PyTorch XLA performance profiling

Overview

This guide walks you through how to use Cloud TPU performance tools and the metrics auto-analysis feature with PyTorch. These tools help you debug and optimize training workload performance.

For more information about Cloud TPU performance with PyTorch, see the following blog posts:

If you are new to PyTorch / XLA refer to the PyTorch API_GUIDE and troubleshooting docs. For Cloud TPU refer to the concepts document.

TPU VM + PyTorch/XLA profiling

Use this section to profile PyTorch/XLA using the TPU VM architecture.

Export Environment Variables

  1. Create variables for your project ID and the zone to use for your TPU resources.

    export PROJECT_ID=PROJECT_ID
    export ZONE=ZONE
    

Create a Cloud TPU

Please refer to Manage TPUs and after setup, create a v3-8 TPU VM, which comes with torch, torch_xla, torchvision, and tensorboard preinstalled.

  1. Create a TPU resource.

    gcloud compute tpus tpu-vm create profiler-tutorial-tpu-vm \
     --project=${PROJECT_ID} \
     --zone=${ZONE} \
     --version=v2-alpha \
     --accelerator-type=v3-8
    

Tensorboard server startup

  1. SSH onto the VM, install the tensorboard-plugin-profile, and start up a tensorboard server.

      gcloud compute tpus tpu-vm ssh profiler-tutorial-tpu-vm \
       --project ${PROJECT_ID} \
       --zone ${ZONE} \
       --ssh-flag="-4 -L 9001:localhost:9001"
    
      pip3 install tf-nightly==2.6.0.dev20210511 tb-nightly==2.6.0a20210512 tbp-nightly==2.5.0a20210511
    
      tensorboard --logdir ./tensorboard --port 9001
    

When you view the TensorBoard output at http://localhost:9001 on your local machine, you should see something like this:

image

If you view the TensorBoard output at http://localhost:9001 you can also access the above profile page by selecting the PROFILE option on the dropdown on the top-right corner next to the UPLOAD button:

image

Profile the model

On a new terminal window on your development environment, export the same environment variables as above and ssh onto your TPU VM:

  1. In the new terminal window, export your project ID and zone variables again, since this is in a new shell.
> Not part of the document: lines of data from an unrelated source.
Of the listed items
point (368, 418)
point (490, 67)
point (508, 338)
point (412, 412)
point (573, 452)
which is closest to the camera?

    export PROJECT_ID=PROJECT_ID
    export ZONE=ZONE
    
  2. ssh into the VM:

      gcloud compute tpus tpu-vm ssh profiler-tutorial-tpu-vm \
       --project ${PROJECT_ID} \
       --zone ${ZONE}
    
  3. Clone the PyTorch/XLA repository and run our e2e test:

      git clone -b r1.8 https://github.com/pytorch/xla
      export XRT_TPU_CONFIG="localservice;0;localhost:51011"
      python3 xla/test/test_profiler.py  # takes <1 min
    
  4. Before starting the training, edit the following lines in xla/test/test_profile_mp_mnist.py:

    Change:

        accuracy = train_mnist(flags, dynamic_graph=True, fetch_often=True)
    
    To:
        accuracy = train_mnist(flags, dynamic_graph=False, fetch_often=False)
    

    The two arguments above in train_mnist, artificially cause dynamic graphs and tensor fetches, which are explored later in the Auto-metrics Analysis section. For now, since you are just profiling the TPU the following example runs with nominal performance.
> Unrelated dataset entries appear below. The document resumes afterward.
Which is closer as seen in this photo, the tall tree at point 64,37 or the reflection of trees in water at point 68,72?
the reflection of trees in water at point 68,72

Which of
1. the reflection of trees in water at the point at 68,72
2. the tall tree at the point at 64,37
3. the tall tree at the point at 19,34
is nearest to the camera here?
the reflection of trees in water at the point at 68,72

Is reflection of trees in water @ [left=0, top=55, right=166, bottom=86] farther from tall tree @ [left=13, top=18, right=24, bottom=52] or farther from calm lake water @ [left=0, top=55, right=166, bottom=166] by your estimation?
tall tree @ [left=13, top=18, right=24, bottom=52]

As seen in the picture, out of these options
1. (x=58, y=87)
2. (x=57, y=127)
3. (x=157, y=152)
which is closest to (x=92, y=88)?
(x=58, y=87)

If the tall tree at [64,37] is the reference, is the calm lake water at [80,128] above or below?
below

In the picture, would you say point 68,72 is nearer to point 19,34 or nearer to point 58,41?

  5. Start a training run:

     XLA_HLO_DEBUG=1 python3 xla/test/test_profile_mp_mnist.py --num_epochs 1000 --fake_data
    

TPU + Client Profiling

Once the training is running view the TensorBoard output at http://localhost:9001 and capture a profile using the following instructions:

image

You should then see the following page reloaded:

image

Currently in the TPU VM setup, only the trace viewer tool is selected so under the Tools dropdown select trace_viewer and inspect the traces. You can see that in the TPU VM setup you see both the "client" side and TPU device side traces in one full view:

image

Cleanup

  1. Exit from your VM and then delete the TPU, VM, and Cloud Storage bucket by running the following commands:

    (vm)$ exit
    

Delete the TPU VM you created:

  1. Delete your Cloud TPU and Compute Engine resources.

    $ gcloud compute tpus tpu-vm delete profiler-tutorial-tpu-vm \
      --project ${PROJECT_ID} --zone=${ZONE}
    
  2. Verify the resources have been deleted by running the following command. The deletion might take several minutes. A response like the one below indicates your instances have been successfully deleted.

    $ gcloud compute tpus tpu-vm list --project ${PROJECT_ID} --zone=${ZONE}
    
    Listed 0 items.